When Paul Garcia looks back at that hectic summer 31 years ago, he mostly remembers a lot of standing around, talking baseball with the lead actor and waiting to be called to the set.
For Lynn Murphy, that summer meant time in the Valerie N. towing boats, barges and shark cages across Island waters. And for Hershel West it was the summer his dog Chipper won him a speaking role in one of the biggest films of all time.
As movie buffs and the media descend on the Vineyard this weekend to mark the 30th anniversary of Jaws, memories from that summer of blood are flowing like, well, blood from the great mechanical shark's mouth. The film, widely considered the first summer blockbuster, was shot here over more than five months in 1974.
Starting today, the Martha's Vineyard Chamber of Commerce, with the help of Universal Studios, will recast the Vineyard as Amity Island, the tiny resort town terrorized by a great white shark.
In Edgartown, which stood in for downtown Amity, the signs are everywhere: The banner over Main street welcomes visitors to Amity Island, and just a few doors down Amity Hardware and the Amity National Bank are open for business. Shark images are everywhere, and menus in almost every Island restaurant feature a certain special seafood dish.
Jaws Fest activities are scheduled throughout the weekend. Highlights include autograph sessions with former cast and crew members like Lee Fierro and Bob Carroll; an outdoor screening of the film tonight at 7:30 at Owen Park in Vineyard Haven; and the Amity Island Ball at the Hot Tin Roof Saturday night (for a full schedule of events, see the Amity Gazette in today's edition).
──────────────────────────────
Stated exercise A: Determine whether each of the following statements agrees with the Jaws anniversary article, answering yes or no and quoting the deciding words of the article: (i) The film was shot on the Vineyard over more than five months in 1974. (ii) The outdoor screening of the film takes place at Owen Park in Edgartown. (iii) Hershel West's dog won him a speaking role in the film.
Stated exercise B: Reproduce everything in the rows from the line containing "How far from" down through the final row, changing "separation distance" to "gap" and leaving all else as it stands. Omit the pictures from your answer.

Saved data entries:
──────────────────────────────
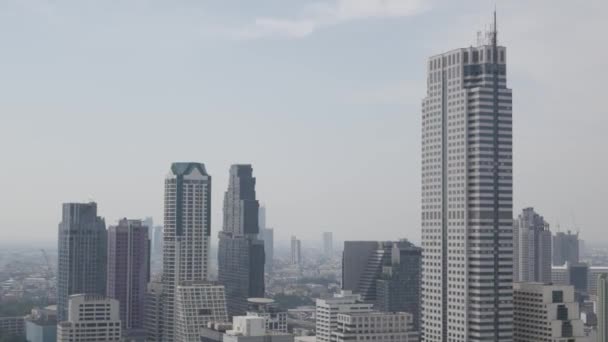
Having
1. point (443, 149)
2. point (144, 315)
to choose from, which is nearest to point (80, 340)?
point (144, 315)

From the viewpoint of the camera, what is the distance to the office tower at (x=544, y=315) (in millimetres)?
71438

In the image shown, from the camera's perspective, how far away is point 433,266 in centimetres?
7331

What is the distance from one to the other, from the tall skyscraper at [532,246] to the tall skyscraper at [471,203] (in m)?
79.4

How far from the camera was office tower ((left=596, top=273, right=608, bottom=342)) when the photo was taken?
3968 inches

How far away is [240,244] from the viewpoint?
148m

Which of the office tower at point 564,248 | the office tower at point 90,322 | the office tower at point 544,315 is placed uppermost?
the office tower at point 564,248

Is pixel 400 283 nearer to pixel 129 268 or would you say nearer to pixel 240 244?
pixel 240 244

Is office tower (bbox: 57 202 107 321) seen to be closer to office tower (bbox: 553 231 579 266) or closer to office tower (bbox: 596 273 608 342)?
office tower (bbox: 596 273 608 342)

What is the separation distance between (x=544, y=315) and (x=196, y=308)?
46.1 m

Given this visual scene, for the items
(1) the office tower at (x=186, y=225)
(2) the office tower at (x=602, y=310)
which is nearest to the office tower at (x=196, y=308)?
(1) the office tower at (x=186, y=225)

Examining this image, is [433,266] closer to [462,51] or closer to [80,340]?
[462,51]

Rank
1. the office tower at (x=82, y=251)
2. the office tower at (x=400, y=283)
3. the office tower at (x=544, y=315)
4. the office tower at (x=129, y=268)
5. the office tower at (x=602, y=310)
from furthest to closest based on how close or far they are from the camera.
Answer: the office tower at (x=82, y=251), the office tower at (x=129, y=268), the office tower at (x=400, y=283), the office tower at (x=602, y=310), the office tower at (x=544, y=315)

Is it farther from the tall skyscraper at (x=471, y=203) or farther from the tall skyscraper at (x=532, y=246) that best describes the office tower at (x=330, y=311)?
the tall skyscraper at (x=532, y=246)

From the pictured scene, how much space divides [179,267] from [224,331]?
110ft
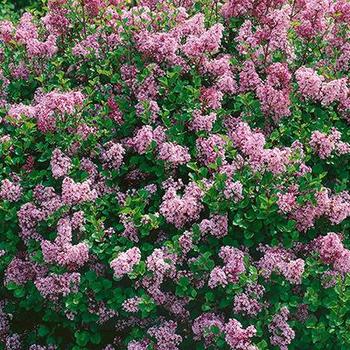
──────────────────────────────
Exercise result A:
(i) Yes: "The film, widely considered the first summer blockbuster, was shot here over more than five months in 1974."
(ii) No: "an outdoor screening of the film tonight at 7:30 at Owen Park in Vineyard Haven"
(iii) Yes: "it was the summer his dog Chipper won him a speaking role in one of the biggest films of all time."

Exercise result B:
How far from the camera was office tower ((left=596, top=273, right=608, bottom=342)) when the photo was taken?
3968 inches

How far away is [240,244] from the viewpoint?
148m

Which of the office tower at point 564,248 | the office tower at point 90,322 | the office tower at point 544,315 is placed uppermost?
the office tower at point 564,248

Is pixel 400 283 nearer to pixel 129 268 or would you say nearer to pixel 240 244?
pixel 240 244

Is office tower (bbox: 57 202 107 321) seen to be closer to office tower (bbox: 553 231 579 266) or closer to office tower (bbox: 596 273 608 342)?
office tower (bbox: 596 273 608 342)

What is the gap between (x=544, y=315) and (x=196, y=308)?
46.1 m

Given this visual scene, for the items
(1) the office tower at (x=186, y=225)
(2) the office tower at (x=602, y=310)
which is nearest to the office tower at (x=196, y=308)?
(1) the office tower at (x=186, y=225)

Examining this image, is [433,266] closer to [462,51] or closer to [80,340]?
[462,51]

Rank
1. the office tower at (x=82, y=251)
2. the office tower at (x=400, y=283)
3. the office tower at (x=544, y=315)
4. the office tower at (x=129, y=268)
5. the office tower at (x=602, y=310)
from furthest to closest based on how close or far they are from the camera.
Answer: the office tower at (x=82, y=251), the office tower at (x=129, y=268), the office tower at (x=400, y=283), the office tower at (x=602, y=310), the office tower at (x=544, y=315)

Is it farther from the tall skyscraper at (x=471, y=203) or farther from the tall skyscraper at (x=532, y=246) that best describes the office tower at (x=330, y=311)?
the tall skyscraper at (x=532, y=246)

From the pictured scene, how much space divides [179,267] from [224,331]?
110ft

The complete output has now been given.